Income is everything when investing. If you’re not investing for income, you’re speculating.buffett kinder morgan investment

I have no bias against speculating. I will speculate when I buy a stock or other asset with a price goal as the sole objective.

That said, most of my time (and money) is dedicated to investing. I’m constantly searching for and analyzing income investments. Dividend-paying stocks are the frequent target.

One segment of the dividend-paying market stands above the rest. It’s the dividend-growth segment. I’ve labeled the segment the “Ninth Wonder” of investing.

You’re likely familiar with the Seven Wonders of the World — the Great Wall of China, the Taj Mahal, the Great Pyramid of Giza, etc.

You may be familiar with the “Eighth Wonder” – Einstein’s observation of compound interest. As Einstein putatively said, “Compound interest is the eighth wonder of the world. He who understands it earns it . . . he who doesn’t . . . pays it.”

My “Ninth Wonder” refers to the ability to grow wealth and income over time through dividend stock investing. I refer specifically to dividend-growth-stock investing.

No investor has exploited my “Ninth Wonder” as well as the big guy in Omaha – Warren Buffett, chairman and CEO of Berkshire Hathaway (NYSE: BRK.b).

The top 10 holdings in Berkshire’s stock portfolio account for 80% of portfolio value. All are dividend-growth stocks.

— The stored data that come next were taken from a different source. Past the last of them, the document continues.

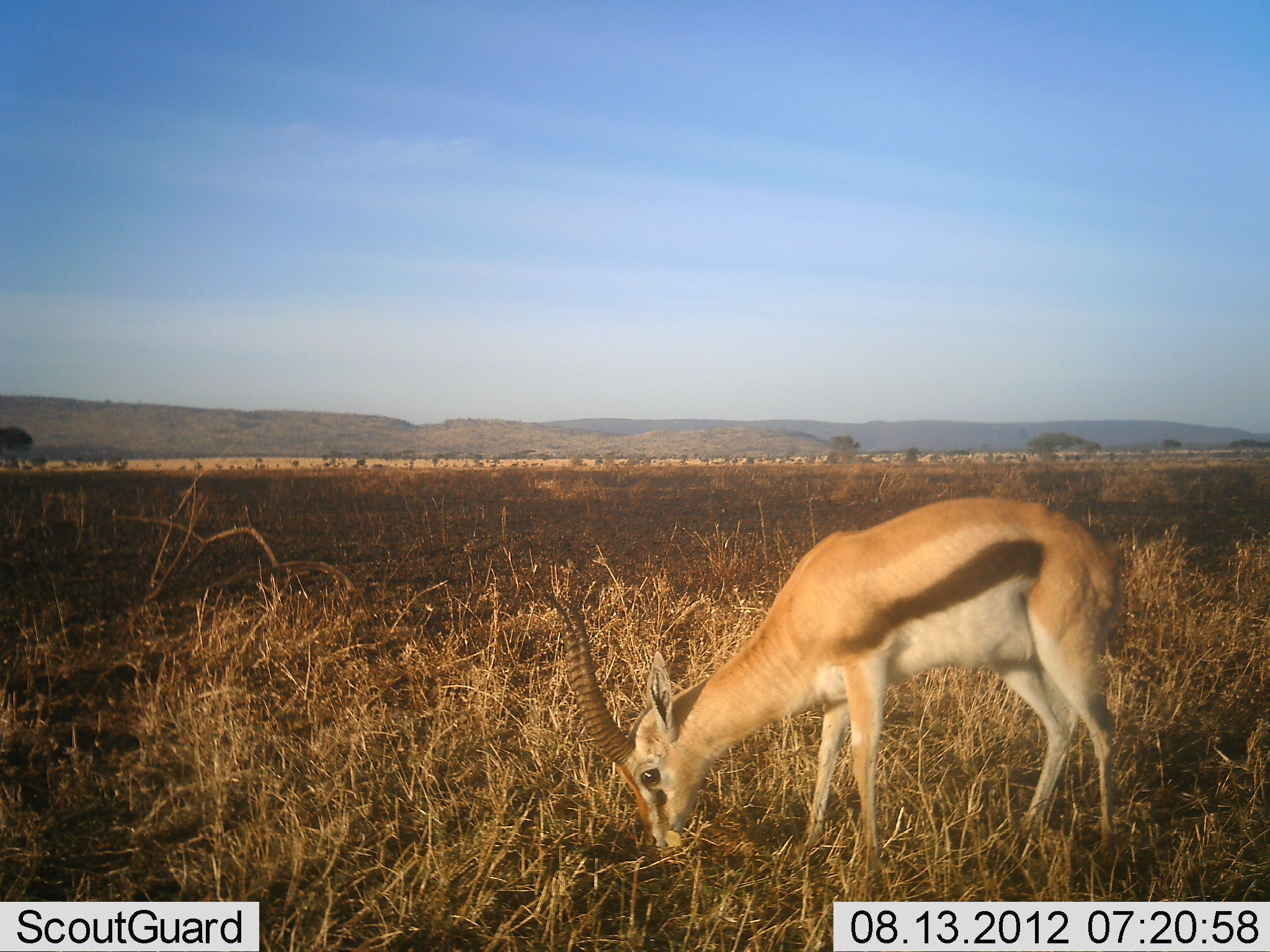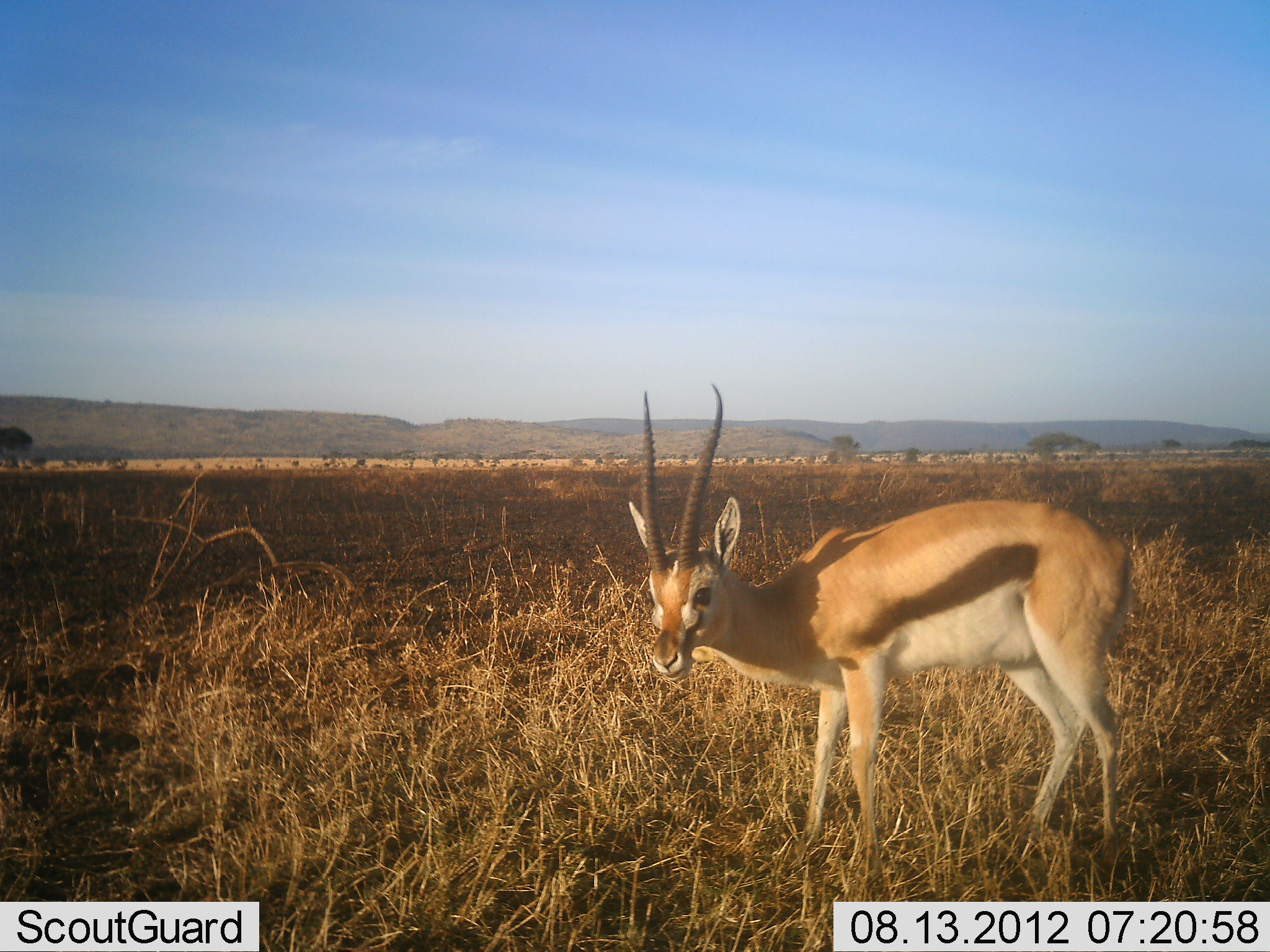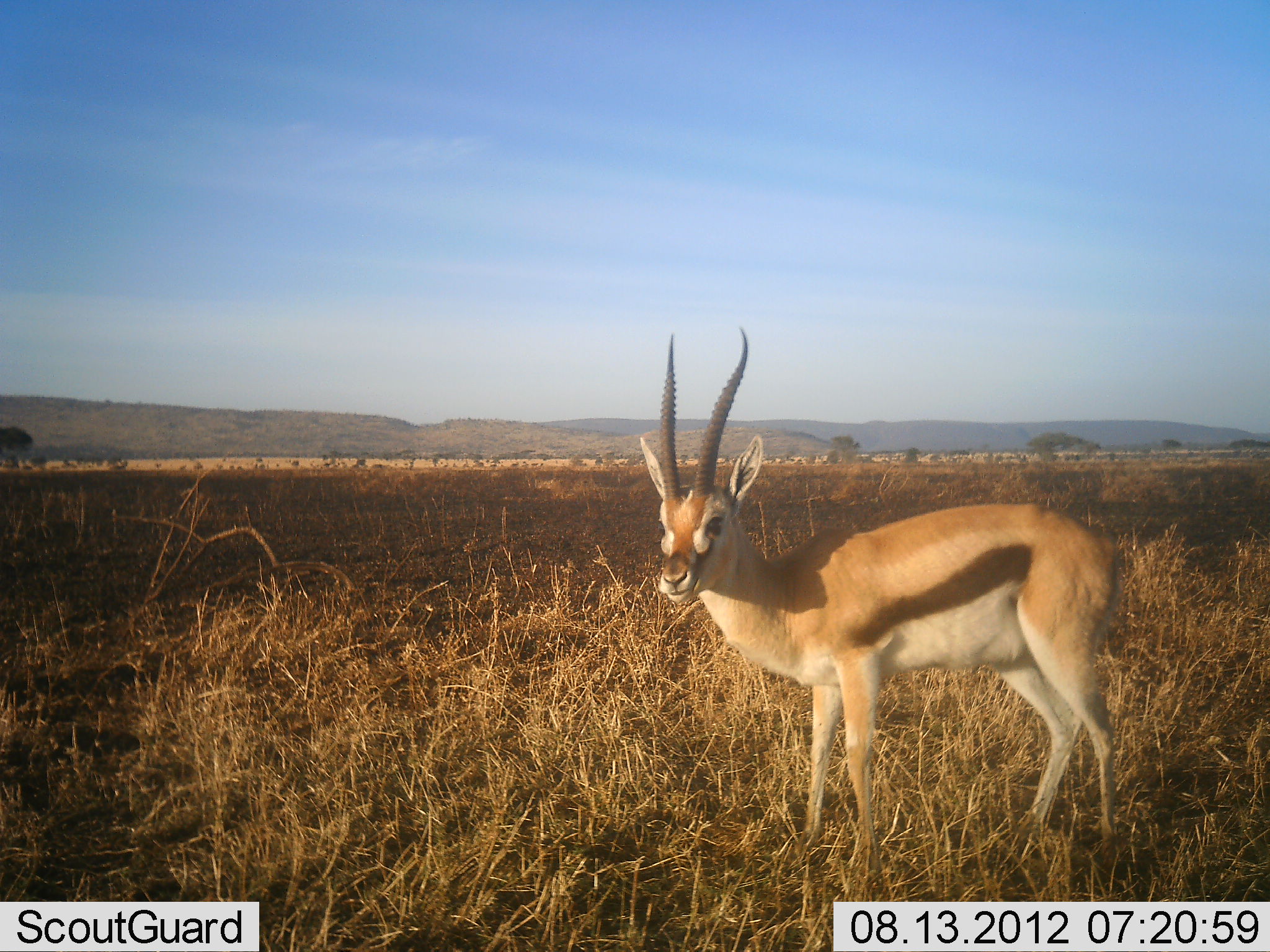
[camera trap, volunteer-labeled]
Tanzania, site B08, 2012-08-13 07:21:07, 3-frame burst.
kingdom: Animalia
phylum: Chordata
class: Mammalia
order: Artiodactyla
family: Bovidae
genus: Eudorcas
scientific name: Eudorcas thomsonii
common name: thomson's gazelle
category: gazellethomsons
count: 1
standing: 60%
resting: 0%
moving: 0%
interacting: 0%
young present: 0%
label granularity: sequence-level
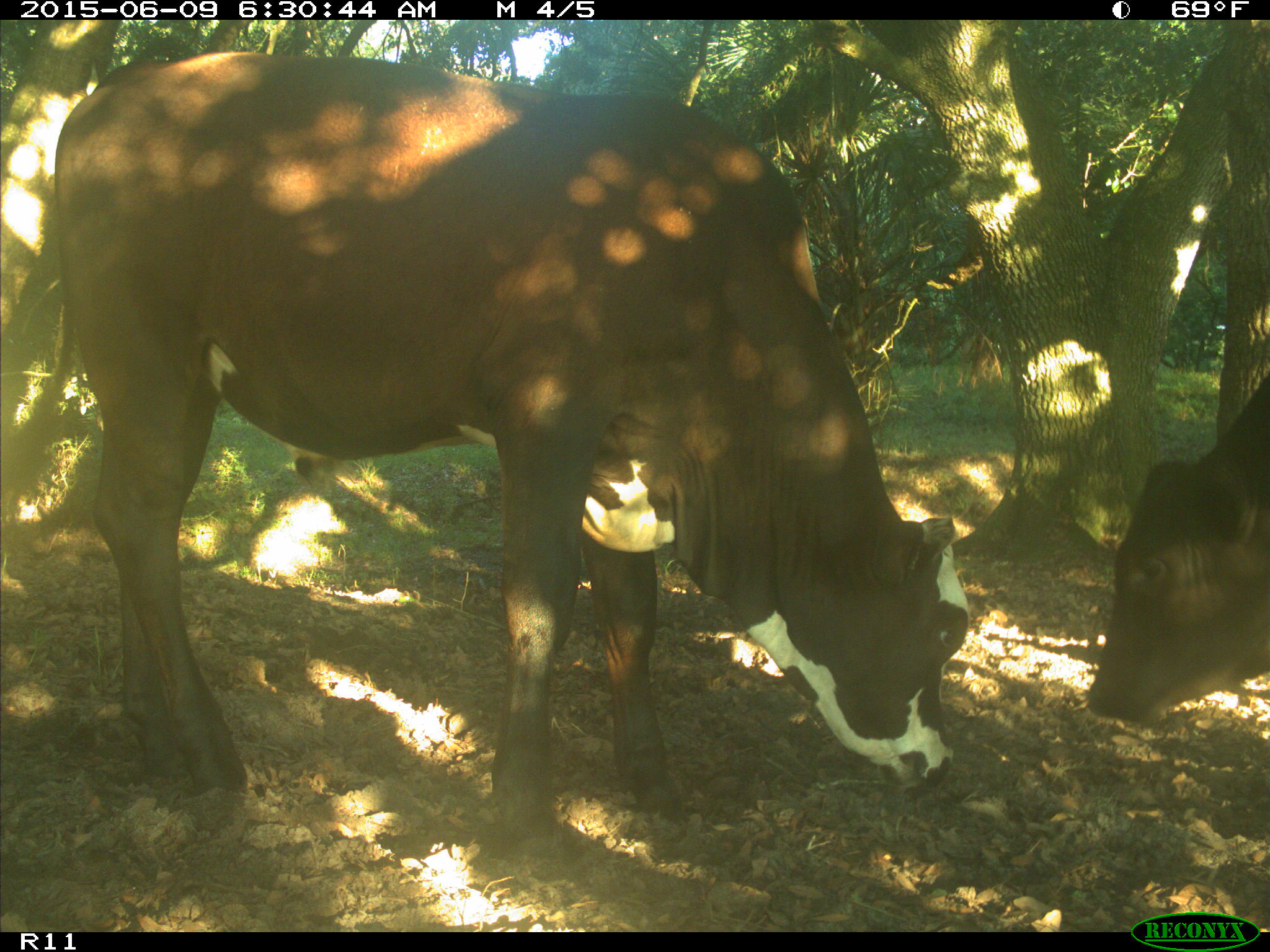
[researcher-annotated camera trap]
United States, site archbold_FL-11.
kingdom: Animalia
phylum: Chordata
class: Mammalia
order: Artiodactyla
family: Bovidae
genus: Bos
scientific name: Bos taurus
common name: domestic cow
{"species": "Bos taurus (domestic cow)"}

The top three holdings – Apple (NASDAQ: AAPL), Wells Fargo (NYSE: WFC), and Kraft Heinz (NASDAQ: KHC) – account for 43% of the portfolio value. These three stocks alone generate $2 billion of dividends annually for Berkshire. The amount will grow annually.

The market value of Berkshire’s stock portfolio will grow, as well. As day follows night, share-price appreciation follows dividend growth.

One Berkshire stock is particularly enlightening on the power of dividend-growth investing to generate wealth and high-yield income.

Coca-Cola (NYSE: KO) is Berkshire’s fifth-largest stock holding. Buffett began accumulating Coca-Cola shares for Berkshire in 1987. He bought $1 billion worth of Coca-Cola stock in 1988.

I’ll assume Buffett paid an average of $2.50 per share (split-adjusted) for his Coca-Cola shares. This is reasonable given the trading range in late 1987 and 1988.

Coca-Cola pays $1.56 per share in annual dividends today. The dividend generates a 62% yield on Berkshire’s cost basis. Coca-Cola increases its dividend roughly 6% annually. The annual increases are pedestrian but powerful.

If Coca-Cola continues to increase its dividend 6% annually, Berkshire will receive $2.50 in annual per-share dividends by 2026. Berkshire will own an investment, Coca-Cola, that generates a 100% annual return (that will grow thereafter) in dividends alone in the next eight years.

And let’s not forget the actual shares. As the dividend goes, so goes the share price.

Coca-Cola’s dividend has been increased over the years to generate a 62% annual yield on Berkshire’s cost basis. Coca-Cola’s market value has increased to be worth 17.5 times Berkshire’s cost-basis price.

So, consider following Buffett’s lead on the “Ninth Wonder,” dividend stock investing. The good news is that you need not be octogenarian genius (Buffett). My “Ninth Wonder” strategy is remarkably simple. Dividend stock investing requires no unique insight, exceptional skill or superior acumen.

All it requires is a solid dividend growth stock and time. That’s it.

Before you know it, you’ll be generating 62% annual returns in dividends alone on your stock investments.